----- EXTRAIT DE PAGE
Diffusé le mercredi 25 septembre sur France 2 et disponible en replay, A l’épreuve est un téléfilm coup de cœur d’Akim Isker, avec Frankie Wallach, Bernard Campan et Clémentine Célarié, qui a été fort justement récompensé de deux prix au Festival de la Fiction 2024. L’avis et la critique film de Bulles de Culture ainsi que nos interviews.
Synopsis :
Ambre (Frankie Wallach) étudie le droit, encouragée par des parents de condition modeste qui la voient déjà avocate. Lorsqu’un bébé qui n’était pas du tout prévu au programme arrive, toute la famille doit se réinventer. La jeune maman claque la porte de la fac, puis celle de ses parents qui la jugent irresponsable, pour leur prouver qu’elle peut se débrouiller sans eux.
Trouver un job, un appartement ? Même pas peur ! Elle est prête à soulever des montagnes pour son fils ! Bientôt confrontée à la réalité du marché du travail, elle a cependant bien du mal à accepter la seule opportunité qui s’offre à elle : devenir éboueuse pour la Ville de Paris…
A l’épreuve : une formidable immersion dans l’univers méconnu des éboueurs
Avec un scénario de Fanny Chesnel et Noémie de Lapparent, une image de Pénélope Pourriat, des décors d’Arnaud Chauvin, des costumes de Mathilde Mallet, un montage d’Aurique Delannoy, une musique originale d’Eric Neveux et une réalisation d’Akim Isker, A l’épreuve est un formidable téléfilm qui nous plonge dans l’univers méconnu de ceux en charge de la collecte des déchets et de la propreté de l’espace public.
Après une scène d’introduction qui nous place au cœur du métier d’éboueurs, cet unitaire fiction introduit le personnage d’Ambre (Frankie Wallach), une jeune mère étudiante qui après avoir échoué à ses examens et s’être fâchée avec ses parents, chez lesquels elle vit encore, décide de prendre sa vie en main et de s’occuper, seule, de son fils (Amaury Leroy).
Après s’être réfugiée chez sa meilleure amie (Ludmilla Makowski, vue dans la série Lupin), elle accepte, à contre-cœur, le seul emploi qui s’offre à elle, éboueuse, mais le cache à ses proches. Et quand son père (Chad Chenouga), et surtout sa mère (Anne Suarez), insistent auprès de la justice pour récupérer son enfant, elle décide, avec l’aide d’un jeune éboueur (Zacharie Chasseriaud), avec lequel elle a sympathisé, de postuler à un poste plus rémunérateur et rejoindre l’élite de la profession, chapeautée par la première femme (Clémentine Célarié) à être passé par ce monde viril et rude.
----------
_TRAVAIL À RÉALISER_
Recopiez tel quel le passage de la critique du téléfilm ci-dessus, en commençant par « Après s’être réfugiée » et en poursuivant jusqu'à « viril et rude. ».
----- EXTRAIT DE DONNÉES
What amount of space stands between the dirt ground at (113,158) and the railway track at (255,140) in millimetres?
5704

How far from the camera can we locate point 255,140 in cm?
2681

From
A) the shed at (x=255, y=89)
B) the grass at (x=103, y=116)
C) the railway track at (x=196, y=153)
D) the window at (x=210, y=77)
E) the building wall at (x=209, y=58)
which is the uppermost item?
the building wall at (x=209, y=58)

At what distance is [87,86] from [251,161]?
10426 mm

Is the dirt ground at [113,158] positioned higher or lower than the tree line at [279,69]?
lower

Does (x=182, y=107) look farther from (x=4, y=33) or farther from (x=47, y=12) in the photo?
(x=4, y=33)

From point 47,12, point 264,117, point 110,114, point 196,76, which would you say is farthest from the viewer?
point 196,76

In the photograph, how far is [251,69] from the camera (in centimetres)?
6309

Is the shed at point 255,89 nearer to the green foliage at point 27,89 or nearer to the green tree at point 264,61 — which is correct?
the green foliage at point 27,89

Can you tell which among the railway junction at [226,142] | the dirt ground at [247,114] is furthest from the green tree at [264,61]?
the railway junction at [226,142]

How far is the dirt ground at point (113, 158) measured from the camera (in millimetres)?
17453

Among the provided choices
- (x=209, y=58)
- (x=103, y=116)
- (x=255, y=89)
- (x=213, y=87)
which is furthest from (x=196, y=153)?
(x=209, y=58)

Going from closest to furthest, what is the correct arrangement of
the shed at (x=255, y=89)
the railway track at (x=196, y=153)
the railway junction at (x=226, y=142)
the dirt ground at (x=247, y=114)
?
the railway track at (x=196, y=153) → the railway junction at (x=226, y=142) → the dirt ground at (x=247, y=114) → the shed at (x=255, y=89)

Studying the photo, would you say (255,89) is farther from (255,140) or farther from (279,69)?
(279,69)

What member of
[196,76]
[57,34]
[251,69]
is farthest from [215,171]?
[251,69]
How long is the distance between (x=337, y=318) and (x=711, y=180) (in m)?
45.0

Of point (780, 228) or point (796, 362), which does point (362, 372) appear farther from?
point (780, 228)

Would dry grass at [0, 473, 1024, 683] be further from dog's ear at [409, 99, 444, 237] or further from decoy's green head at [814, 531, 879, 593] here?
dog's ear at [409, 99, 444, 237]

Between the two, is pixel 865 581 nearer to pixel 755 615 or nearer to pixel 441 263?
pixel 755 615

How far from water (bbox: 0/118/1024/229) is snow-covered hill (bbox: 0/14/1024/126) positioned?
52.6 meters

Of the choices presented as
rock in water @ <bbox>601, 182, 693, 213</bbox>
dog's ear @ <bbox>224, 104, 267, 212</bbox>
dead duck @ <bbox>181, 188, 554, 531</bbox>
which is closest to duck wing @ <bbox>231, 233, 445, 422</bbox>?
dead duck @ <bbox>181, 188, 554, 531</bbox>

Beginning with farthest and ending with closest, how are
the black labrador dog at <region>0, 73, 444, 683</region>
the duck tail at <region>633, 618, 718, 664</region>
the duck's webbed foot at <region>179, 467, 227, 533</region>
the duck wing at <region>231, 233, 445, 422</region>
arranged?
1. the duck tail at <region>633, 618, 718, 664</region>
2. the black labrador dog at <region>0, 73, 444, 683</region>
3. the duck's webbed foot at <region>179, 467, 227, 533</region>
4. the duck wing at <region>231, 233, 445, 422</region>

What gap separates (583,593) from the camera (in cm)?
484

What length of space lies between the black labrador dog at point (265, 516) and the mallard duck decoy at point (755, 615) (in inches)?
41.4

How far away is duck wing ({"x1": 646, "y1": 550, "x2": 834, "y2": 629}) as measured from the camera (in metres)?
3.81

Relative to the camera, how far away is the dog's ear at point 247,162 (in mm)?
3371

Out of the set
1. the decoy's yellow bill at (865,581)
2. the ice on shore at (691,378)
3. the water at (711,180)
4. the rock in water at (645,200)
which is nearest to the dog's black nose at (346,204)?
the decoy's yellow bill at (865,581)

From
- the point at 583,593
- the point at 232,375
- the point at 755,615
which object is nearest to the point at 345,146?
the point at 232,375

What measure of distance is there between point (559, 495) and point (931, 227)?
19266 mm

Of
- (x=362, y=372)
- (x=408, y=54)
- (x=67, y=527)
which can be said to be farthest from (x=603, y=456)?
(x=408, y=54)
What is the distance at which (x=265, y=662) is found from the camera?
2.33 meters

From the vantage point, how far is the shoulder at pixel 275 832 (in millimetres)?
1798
----------
_SOLUTION DU PROBLÈME_
Après s’être réfugiée chez sa meilleure amie (Ludmilla Makowski, vue dans la série Lupin), elle accepte, à contre-cœur, le seul emploi qui s’offre à elle, éboueuse, mais le cache à ses proches. Et quand son père (Chad Chenouga), et surtout sa mère (Anne Suarez), insistent auprès de la justice pour récupérer son enfant, elle décide, avec l’aide d’un jeune éboueur (Zacharie Chasseriaud), avec lequel elle a sympathisé, de postuler à un poste plus rémunérateur et rejoindre l’élite de la profession, chapeautée par la première femme (Clémentine Célarié) à être passé par ce monde viril et rude.